Finds from Charles Warren’s explorations of Jerusalem in the 1860s include the first examples to be documented of the so-called ‘LMLK’ jar-handles associated with the kingdom of Judah in the late 8th – 7th centuries BC. Also from Warren’s explorations are original tile fragments from the Dome of the Rock and pieces of decorative wood carving from the al-Aqsa Mosque. These were collected from remnants discarded during refurbishment of the buildings with permission from their custodians. Later excavations in Jerusalem sponsored by the PEF included those on the Ophel Hill conducted by Duncan and Macalister in the 1920s.
Sir William Flinders Petrie and Frederick Jones Bliss’s expedition to Tell el-Hesi (1890-92) represented the first truly archaeological excavation in the region. Artefacts from this site in the PEF’s collections represent an occupational sequence from the third millennium BC (in the Early Bronze Age) to the Persian Period, with the final occupation ending in around 400 BC. These excavations played a crucial role in the development of archaeology as a discipline. Building on Petrie’s groundbreaking work in Egypt, Petrie and Bliss were able to associate groups of objects excavated at Tell el Hesi with different time periods. This contributed to a relative chronological framework, tying cultural and historical developments within the Levant to neighbouring areas in the eastern Mediterranean and the wider Near East. There have been more recent excavations at Tell el-Hesi, under the auspices of the American Schools of Oriental Research (ASOR).

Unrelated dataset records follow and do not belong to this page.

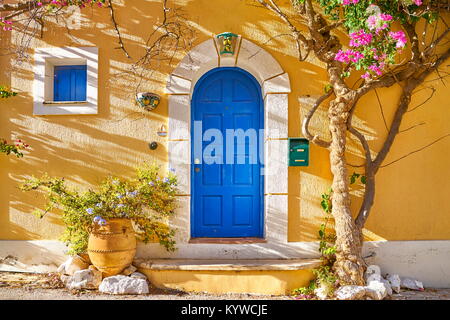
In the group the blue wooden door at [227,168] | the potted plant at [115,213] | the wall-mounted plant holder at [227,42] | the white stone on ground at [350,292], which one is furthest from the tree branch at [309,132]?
the potted plant at [115,213]

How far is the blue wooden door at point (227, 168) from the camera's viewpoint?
197 inches

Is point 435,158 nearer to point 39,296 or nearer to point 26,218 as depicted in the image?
point 39,296

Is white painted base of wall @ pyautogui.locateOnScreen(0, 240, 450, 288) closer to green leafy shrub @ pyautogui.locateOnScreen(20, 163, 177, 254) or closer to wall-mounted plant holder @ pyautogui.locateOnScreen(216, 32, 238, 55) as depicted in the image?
green leafy shrub @ pyautogui.locateOnScreen(20, 163, 177, 254)

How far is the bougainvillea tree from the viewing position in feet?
12.5

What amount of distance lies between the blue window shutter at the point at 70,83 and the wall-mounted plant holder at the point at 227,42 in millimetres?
1979

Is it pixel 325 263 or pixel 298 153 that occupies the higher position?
pixel 298 153

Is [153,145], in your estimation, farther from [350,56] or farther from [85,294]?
[350,56]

PEF sponsored excavations directed by John Crowfoot at Samaria in the 1930s uncovered remains from Byzantine, Roman and Hellenistic periods, and also the Iron Age. These followed the small-scale excavations on the summit by Harvard University (1908-1910), which had already uncovered the western part of the acropolis including buildings from the dynasties of Israelite kings Omri and Jehu. Crowfoot’s excavations in the 1930s focused on clearing the Israelite fortress, leading to the discovery of thousands of ivory fragments from elaborately inlayed furniture in one of its buildings. These seemed to reflect most vividly what is referred to in the Bible as Ahab’s ‘House of Ivory’ (1 Kings 22:39). The ivories were distributed amongst all the sponsors of the Samaria excavations, including the PEF.

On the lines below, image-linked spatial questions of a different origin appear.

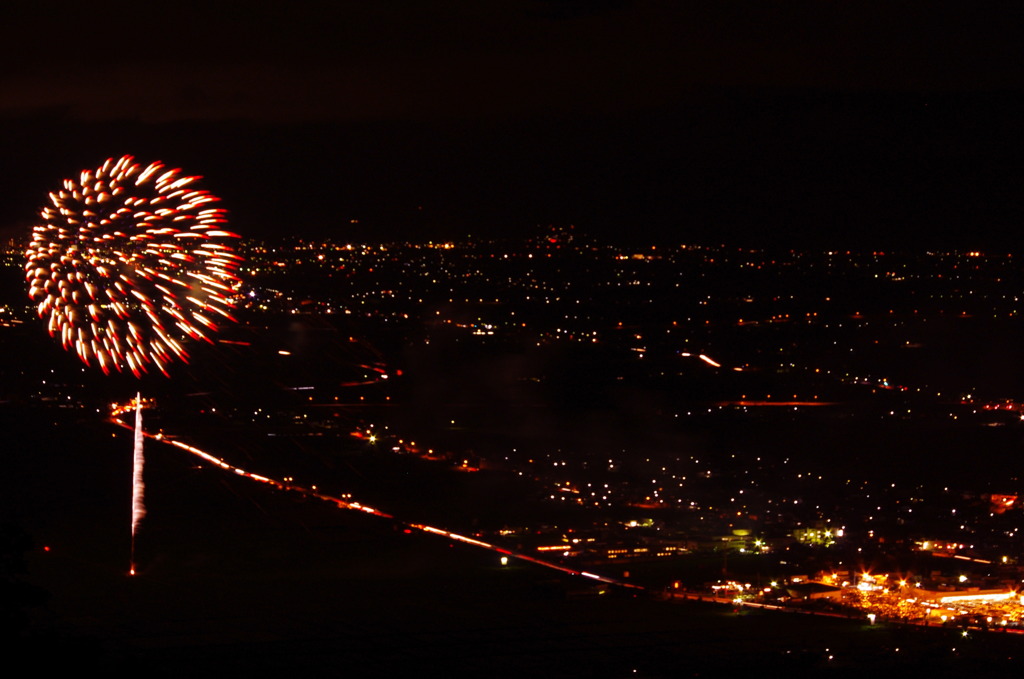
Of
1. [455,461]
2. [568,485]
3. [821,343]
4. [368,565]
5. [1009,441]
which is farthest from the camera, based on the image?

Crowfoot’s excavation team included the young Kathleen Kenyon on her first expedition to the Levant. She made significant contributions to the recording and interpretation of Samaria’s stratigraphy using methods learned from Tessa and Mortimer Wheeler, and later applied these techniques at Jericho and Jerusalem.
Also in the PEF’s collections from the Samaria excavations is what has become known as its ‘Silver Scroll’. Originally, this artefact was recorded as a bronze cylinder or amulet from one of the Late Roman period tombs (3rd to 5th centuries AD). Following painstaking conservation work during the 1990s, the silver scroll was unrolled to reveal an incantation inscribed in Hebrew and Aramaic.
Other sites represented within the PEF’s archaeological collections include: Gezer, Tell Jemmeh, Tell Sandahannah (Classical Marisa/Mareshah), Tell el-Yahudiyeh, and sites covered in the 1913-1914 Survey of the Negev (The Wilderness of Zin) by C. L. Woolley and T.E. Lawrence.